◆ Your instructions ◆
Condense the paragraph beginning "Without the special financial assistance" in the pension article below into a short bulleted list that keeps its main facts.

◆ Reading text ◆
Without the special financial assistance, the pension, which was expected to run out of money in 2022, would have been forced to reduce participants’ benefits to the PBGC guarantee levels upon plan insolvency. This would have reduced benefits roughly 20% below the benefits payable under the plan’s terms. The special financial assistance funds will allow the plan to continue making benefit payments without reduction for payees and to pay plan expenses.

“Today more than 1,700 workers, retirees and their families will go to sleep easier knowing the secure retirement they were promised will exist for many years to come,” says U.S. Secretary of Labor Marty Walsh, who also is chair of the PBGC board of directors.

ARPA provides an avenue for multiemployer plans that are in critical or declining status and at risk of running out of money to receive lump-sum funds to make benefit payments three decades out, or until 2051. The bill approved $1.9 trillion in total for coronavirus relief, earlier this year and included provisions aimed to assist both single-employer defined benefit (DB) plans and multiemployer plans.

The PBGC issued an interim final rule earlier this year that detailed the requirements for the Special Financial Assistance program for multiemployer plans. Plans are required to use the money to make benefit payments and pay plan expenses.

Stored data
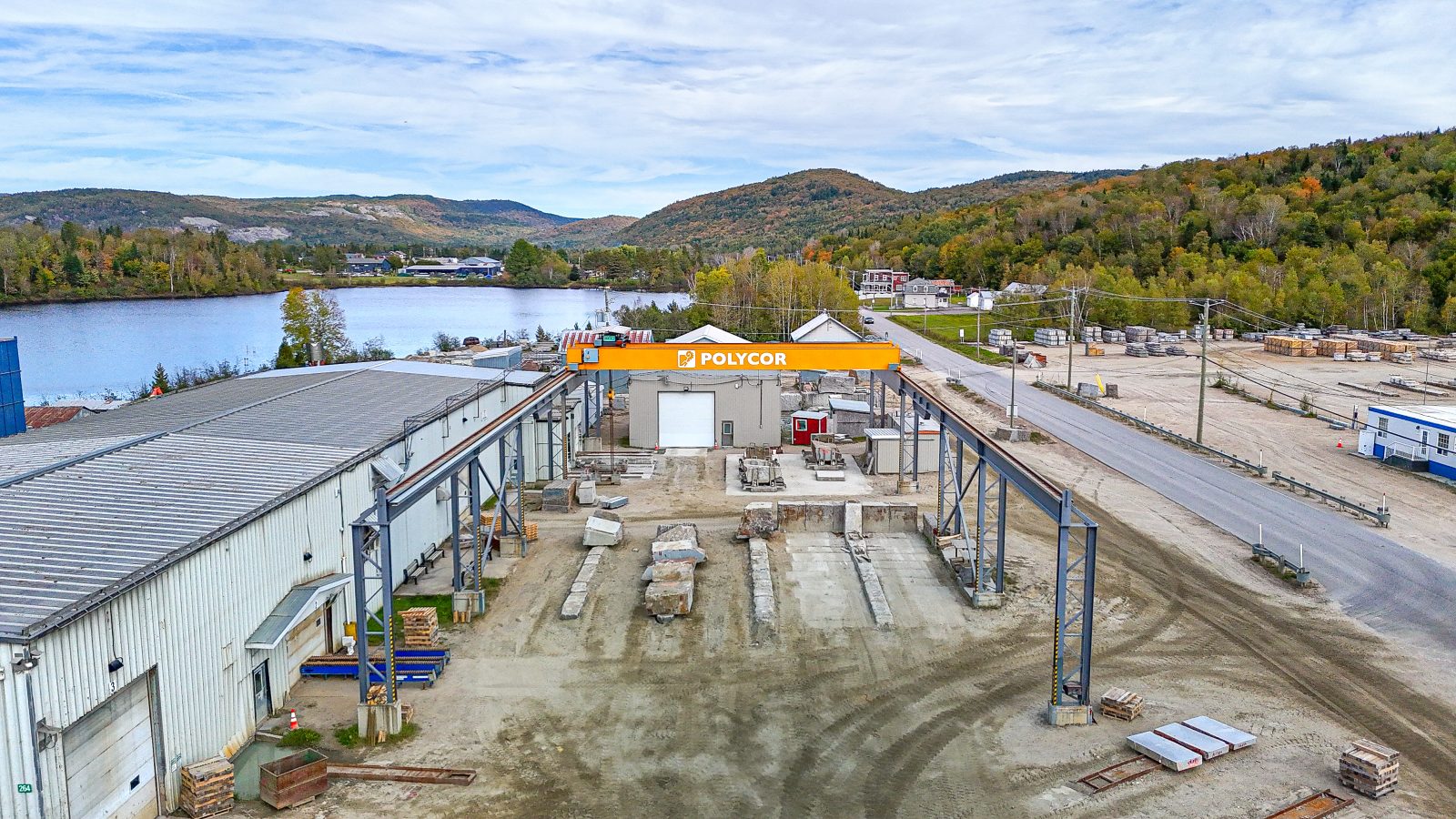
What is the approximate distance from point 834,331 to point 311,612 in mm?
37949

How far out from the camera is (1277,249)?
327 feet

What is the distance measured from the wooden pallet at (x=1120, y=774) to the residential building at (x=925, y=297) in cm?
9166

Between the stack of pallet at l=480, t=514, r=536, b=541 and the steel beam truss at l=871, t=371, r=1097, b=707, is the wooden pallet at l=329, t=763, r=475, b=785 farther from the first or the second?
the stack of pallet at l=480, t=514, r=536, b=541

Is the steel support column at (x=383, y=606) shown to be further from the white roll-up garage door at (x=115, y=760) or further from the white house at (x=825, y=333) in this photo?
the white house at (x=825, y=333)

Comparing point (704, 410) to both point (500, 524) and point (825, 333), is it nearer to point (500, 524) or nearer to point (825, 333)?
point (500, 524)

◆ Reply to the task ◆
- The pension was expected to run out of money in 2022.
- Without the special financial assistance, insolvency would have forced participants' benefits down to PBGC guarantee levels, roughly 20% below what the plan's terms provide.
- The assistance lets the plan keep paying benefits without reduction and cover plan expenses.